Experimental investigation and energy conversion modelling of radial diffuser for centrifugal compressor

Abstract

Centrifugal compressor is seen as the predominant choice in turbocharging and natural gas transportation. The energy loss measurement in centrifugal compressor is of great essence, especially under instability conditions. Based on one-dimensional model and simulations, each energy loss mechanism in diffuser was evaluated by defining the weight coefficient representing the influence of energy loss on compressor performance. The thermodynamics in the diffuser was investigated under design and stall inception conditions. Vortex transportation and synergy angle analysis was realized to identify the correlation between energy losses and stall identification.
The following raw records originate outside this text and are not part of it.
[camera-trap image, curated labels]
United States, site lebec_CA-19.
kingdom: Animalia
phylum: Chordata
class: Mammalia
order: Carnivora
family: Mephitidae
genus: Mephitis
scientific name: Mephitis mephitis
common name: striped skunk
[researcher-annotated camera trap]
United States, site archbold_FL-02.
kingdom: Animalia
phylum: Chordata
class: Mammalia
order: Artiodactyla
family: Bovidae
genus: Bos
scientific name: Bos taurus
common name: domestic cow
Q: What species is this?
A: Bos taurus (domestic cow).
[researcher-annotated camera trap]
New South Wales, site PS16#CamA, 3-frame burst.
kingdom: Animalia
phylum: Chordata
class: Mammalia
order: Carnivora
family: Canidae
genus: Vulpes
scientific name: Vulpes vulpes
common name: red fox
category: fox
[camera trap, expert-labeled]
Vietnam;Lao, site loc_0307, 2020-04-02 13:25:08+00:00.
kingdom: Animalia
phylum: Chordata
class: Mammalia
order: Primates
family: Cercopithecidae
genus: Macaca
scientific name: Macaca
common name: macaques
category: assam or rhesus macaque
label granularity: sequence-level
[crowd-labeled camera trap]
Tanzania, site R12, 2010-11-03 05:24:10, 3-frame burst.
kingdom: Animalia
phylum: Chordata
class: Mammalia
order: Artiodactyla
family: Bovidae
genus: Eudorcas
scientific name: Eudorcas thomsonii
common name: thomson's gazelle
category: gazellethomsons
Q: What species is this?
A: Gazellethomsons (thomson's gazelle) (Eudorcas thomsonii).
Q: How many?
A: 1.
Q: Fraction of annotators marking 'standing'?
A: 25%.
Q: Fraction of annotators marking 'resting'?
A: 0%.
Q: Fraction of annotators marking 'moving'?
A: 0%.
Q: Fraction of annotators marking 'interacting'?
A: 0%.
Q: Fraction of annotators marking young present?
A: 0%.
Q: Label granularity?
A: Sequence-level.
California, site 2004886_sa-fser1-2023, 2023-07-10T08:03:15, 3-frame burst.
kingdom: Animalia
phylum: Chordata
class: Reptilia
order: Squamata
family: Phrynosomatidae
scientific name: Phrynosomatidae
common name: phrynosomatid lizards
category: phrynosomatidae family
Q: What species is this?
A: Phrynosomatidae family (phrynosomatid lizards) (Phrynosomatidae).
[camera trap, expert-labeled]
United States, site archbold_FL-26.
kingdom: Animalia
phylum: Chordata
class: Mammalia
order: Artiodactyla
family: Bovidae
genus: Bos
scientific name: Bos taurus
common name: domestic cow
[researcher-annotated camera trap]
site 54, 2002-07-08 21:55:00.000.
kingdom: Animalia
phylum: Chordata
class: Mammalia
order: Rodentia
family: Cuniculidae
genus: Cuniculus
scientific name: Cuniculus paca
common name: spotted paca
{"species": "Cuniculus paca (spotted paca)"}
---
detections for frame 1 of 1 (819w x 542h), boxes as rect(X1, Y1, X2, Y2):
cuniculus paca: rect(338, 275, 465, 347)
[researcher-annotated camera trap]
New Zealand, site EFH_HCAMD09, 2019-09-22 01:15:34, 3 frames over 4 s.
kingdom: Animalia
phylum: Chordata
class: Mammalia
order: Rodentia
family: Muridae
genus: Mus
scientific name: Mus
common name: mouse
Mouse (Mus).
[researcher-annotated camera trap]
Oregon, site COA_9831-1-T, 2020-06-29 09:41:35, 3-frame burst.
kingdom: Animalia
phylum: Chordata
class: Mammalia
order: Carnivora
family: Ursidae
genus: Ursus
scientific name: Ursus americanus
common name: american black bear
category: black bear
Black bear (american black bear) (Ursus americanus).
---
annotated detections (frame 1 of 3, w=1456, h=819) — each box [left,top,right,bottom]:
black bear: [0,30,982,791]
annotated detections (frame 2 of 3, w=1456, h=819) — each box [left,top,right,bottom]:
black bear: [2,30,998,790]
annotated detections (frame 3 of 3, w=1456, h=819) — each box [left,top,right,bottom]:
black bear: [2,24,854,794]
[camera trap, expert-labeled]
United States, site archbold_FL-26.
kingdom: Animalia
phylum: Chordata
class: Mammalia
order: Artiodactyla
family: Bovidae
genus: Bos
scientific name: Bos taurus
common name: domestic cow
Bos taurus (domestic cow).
The results indicate that the skin friction loss accounts for 75.06% of the total energy loss in diffuser, while 16.96% and 7.98% for diffusion and secondary loss near stall condition, respectively. The determination of stall in vanless diffuser may be confirmed according to the combination of secondary vorticity coefficient and synergy angle. Due to small inflow angle and large width ratio of the diffuser, stall inception is the results of secondary flow sweep and momentum loss induced by diffusion. The weight function was originally modelled to quantize the influence of energy loss on flow aerodynamics. The present work may shed lights on stall identification and energy loss reduction in industrial compressor.